UA: Validation Validation should be performed on all handler request data.
Validate for:
- Shape correct fields in correct structure with correct spelling
- Types string, number, boolean, etc
- Invariants Rules to check for model consistency.
- One example is if property a is optional and if a is provided then b must be provided - but ONLY in the case of a being provided.
- Another example is if a has the value "X" and b must be greater than 600 if a is "X" - then check for that.
- Here is a video with an example 90 sec watch Just watch the invariant section of video.
- Some invariants may be fine to be checked within the command itself. This will be the case for invariance checks that require additional work (such as fetching data) required to arrange the required data for a check. Invariance validation at the handler layer is mostly for being able to verify that the appropriate data required for valid attempt at command execution is present.
UA: Domain Driven Design - Bounded Contexts You should not reach into the database for another service. Other services should also not reach into Hub's db. As of Feb 3 2023, the other databases are the Enrollments db (postgres) and the Prendaworld db (mongo).
Remediation of code not meeting guidelines
There are cases of existing code not meeting these existing guidelines. Refactoring existing code to meet these guidelines should be seen as tech debt and prioritized accordingly. Effort should be taken to have all new code meet these guidelines.
Any code that must break a guideline should be called out, addressed, and either documented for cases which make sense to break a guideline, or have an associated tech debt ticket created in cases where breaking a guideline is required to quickly remediate a critical issue that following a guideline would delay. An example of this might be a critical bug that needs to be out ASAP. Maybe a fix was written and through existing automated tests + some manual testing + developer intuition it is determined that this fix works and won't make the problem worse. In this case it is pragmatic to get this fix out even if it ignores the guideline for testing to prove a fix.
Conventions
Sometimes guidance that provides more specificity than a guideline needs to exist.
More often than not this is for enabling better implication. For example a naming convention allows engineers to draw better and more accurate conclusions without needing to review documentation.
Additionally guidelines might be library, framework, or project specific.
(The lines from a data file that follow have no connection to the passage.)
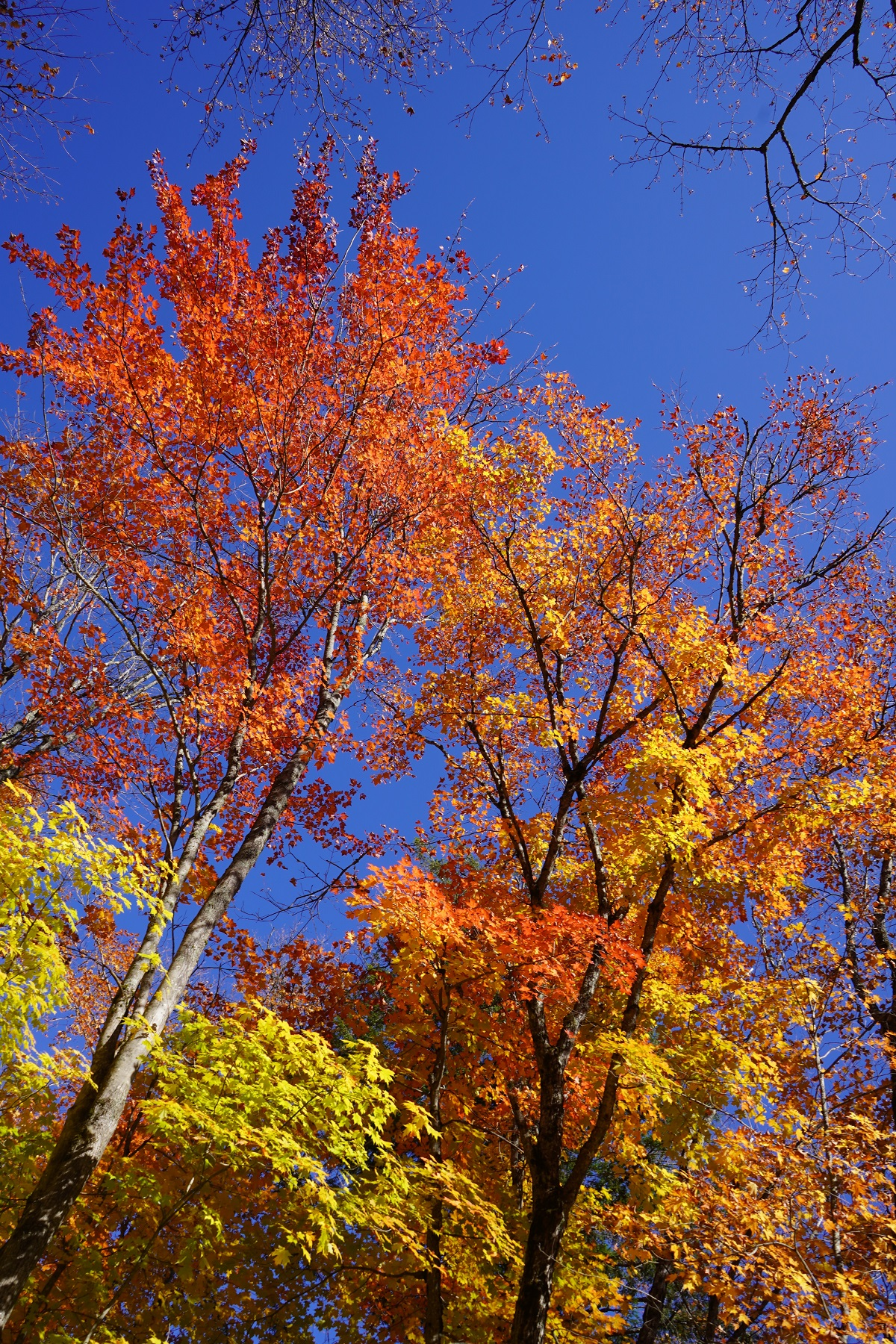 Algonquin Park, Ontario, Canada, Autumn 2019, Foliage Simergphotos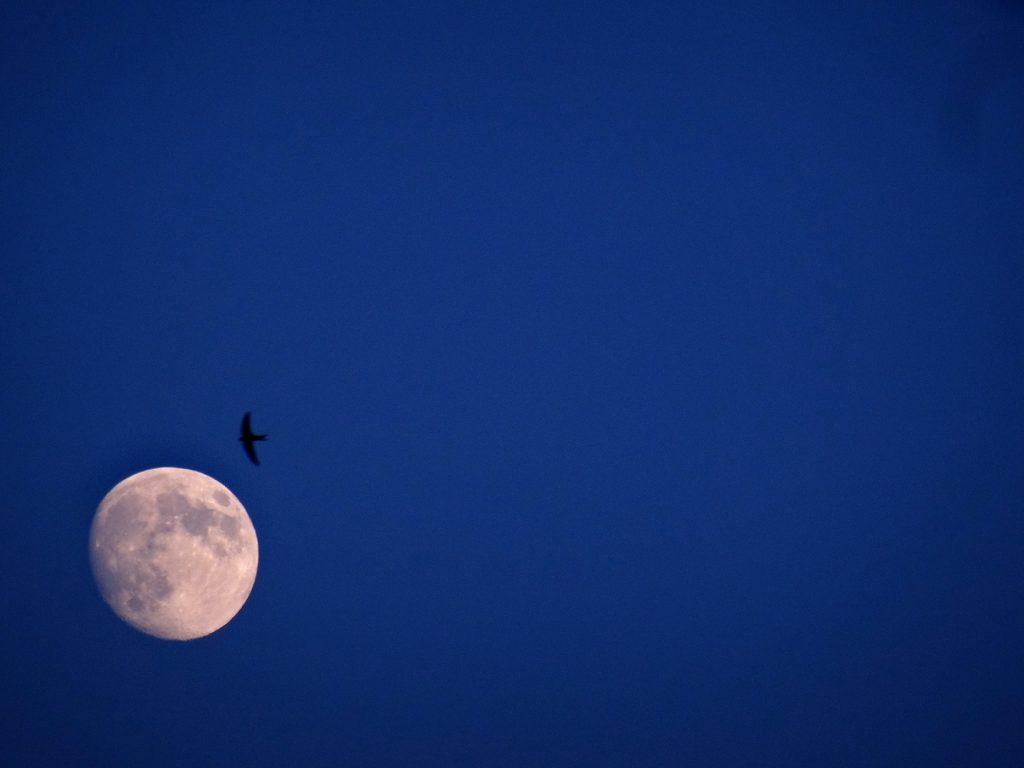 La lune et l'oiseau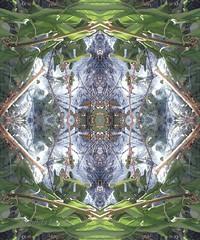 Webbed (rhonda_lansky) Tags: nature garden writing poems poem shortstories spider web eye lansky rhondalansky mirror mirrored mirrorart flip flipped flippedart symmetrical symmetry mirrormade microsoftpaint michigan symmetricalart surreal plants wood grass green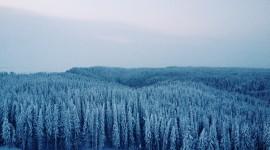 Siberia Wallpaper High Definition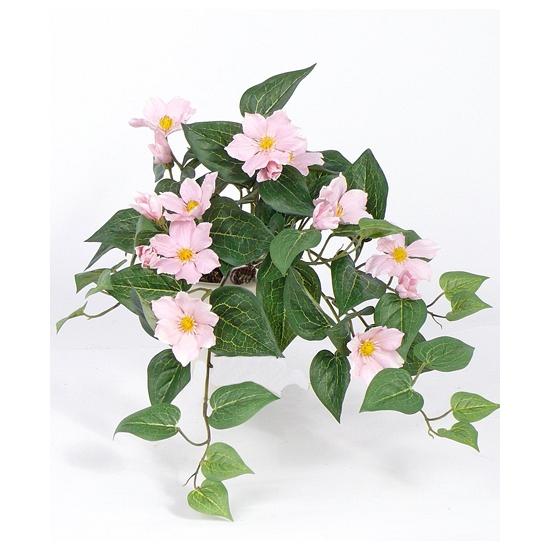 Image of Bosje kunst clematis roze 60 cm
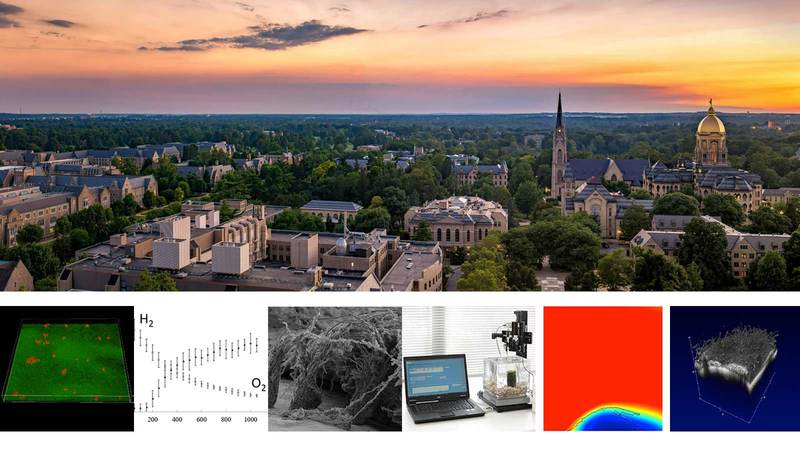 Biofilm Course 2020 at Notre Dame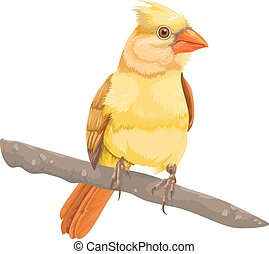 Vector of bird perching on branch.
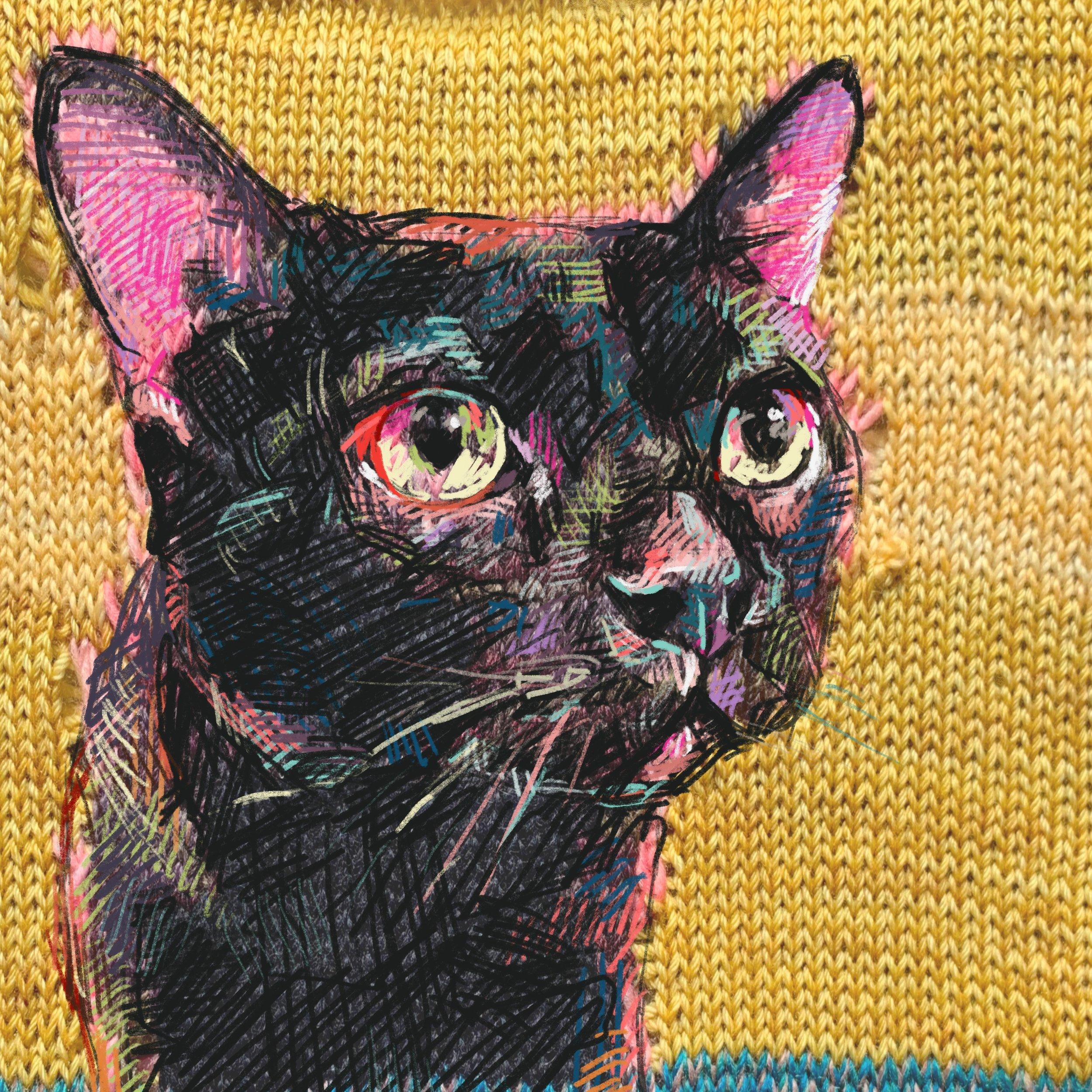 faith artwork knit cat.jpg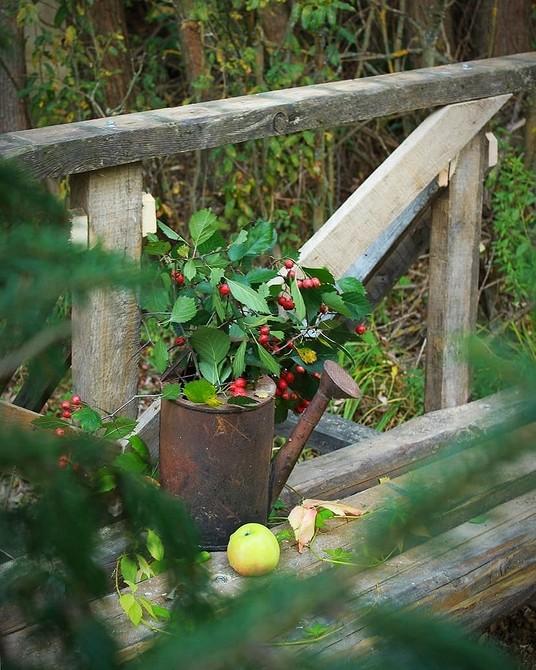 6 классных идей для вашего сада, которые редко применяют в России (присмотритесь!)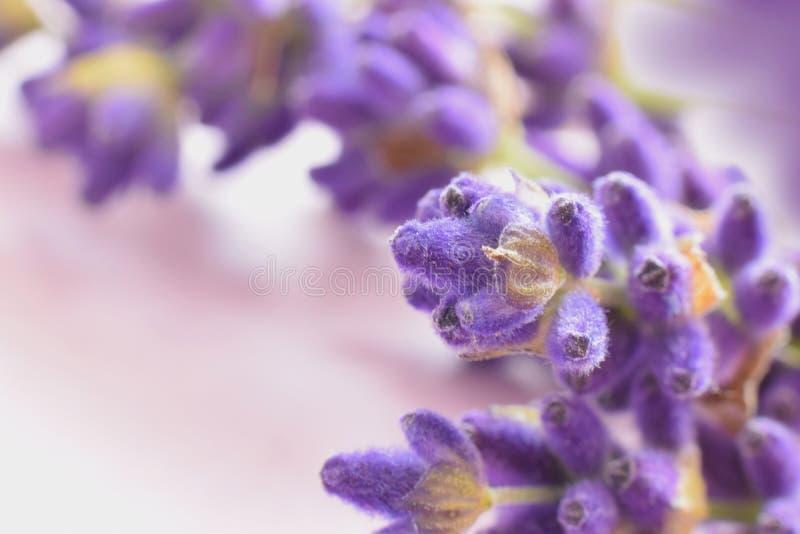 Lavendel images stock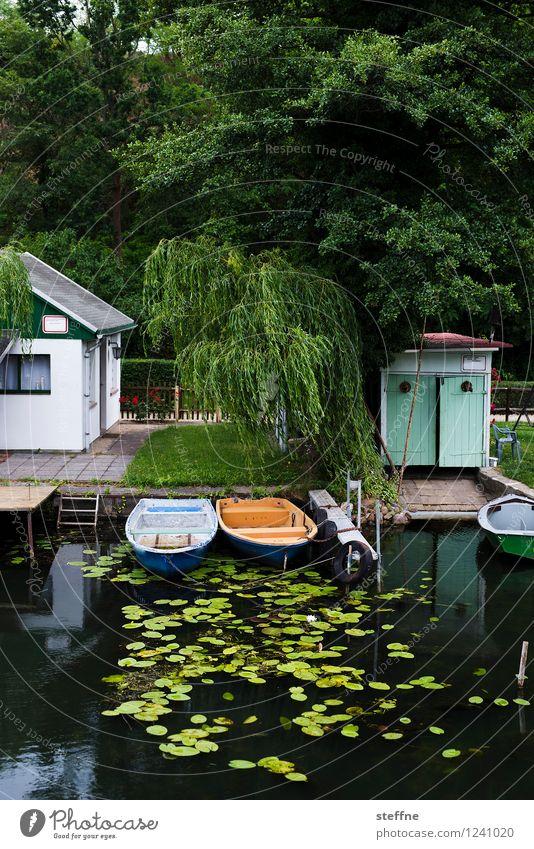 Bäume (5/8) Baum Natur Wachstum Sauerstoff Umwelt Klima ökologisch Wald Trauerweide Weide Haus Kanal Flussufer Anlegestelle Wasserfahrzeug Seerosen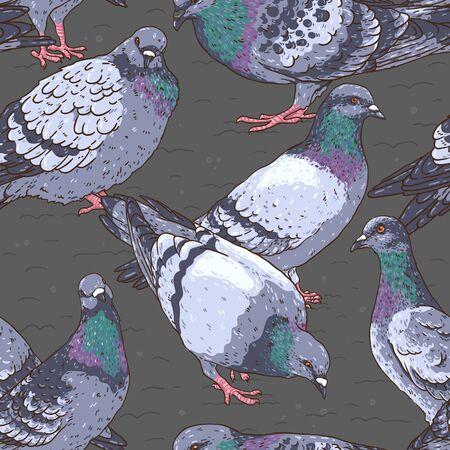 Urban pigeon birds pattern.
Defining rules around how to interact with a library for example might be pragmatic if that library has capabilities that by some usages might conflict with existing guidelines.
For the purpose of this document, conventions should be seen as more specific guidelines or extensions to the guidelines.
Naming:
- The entrypoint function for a command or query should start with
command
orquery
. - The entrypoint function for a command or query should be in a file called
command.ts
orquery.ts
OR in a region calledCommand
orQuery
. - Domain code should either be in files named appropriate to the model/process/rule/etc. within a
domain
directory, or be in adomain.ts
file, or be in a region calledDomain
. - Legacy request handlers that are related to a bounded context and are expected to be maintained/iterated should be put in a
legacy-handlers
directory within the appropriate bounded context. - Integration code for 3rd party services should be in a
Data
directory. - Repository code (code that interacts with a data store), should be in a file called
repository.ts
, OR in a region calledRepository
. - (Request or Event) Handlers exposing a command should be in a file called
api.ts
, a region calledAPI
, or in files calledrequest.ts
orevent.ts
in a directory calledhandlers
. - Integration code for bounded contexts in a different project should be in a
dependent-bcs
directory with sub directories matching the appropriate bounded context. As of Jan 24 2023 this is not being utilized. Defining this early to reduce decision overhead when this occurs. - CRUD type functions that create new records in a single tab, fetch records by an unique id with no other filters from a single table, or mutate existing records without conditions from a single table, should reside in a directory called
crud-fns
within the sharedrepository
directory.
Hub Directory Structure Example
Tests:
- Test files should sit close to the code they test. Test files that test code in disparate files should be broken up into multiple test files itself.
SQL:
- Avoid using the massive scripts directory. Prefer instead to define a query as close to its consumers as possible. Defining queries in the scripts directory opens up the possibility of unintended coupling by non cohesive modules. There are solutions to syntax highlighting that don't require a .sql file.
Routing:
- Handlers should be wired up to routes in files within a directory called
routes
that is at the bounded context root. **
The Future
In the very near future it might make sense to refactor out shared repository shapes and functions in the Microschool Administration and Support Bounded Context to a layer that is shared between all bounded contexts. It's a fact that the lion's share of data utilized by Hub is in one of the schemas in our postgres instance and utilizing a single shared repository model among all consumers within Hub might be the most pragmatic approach.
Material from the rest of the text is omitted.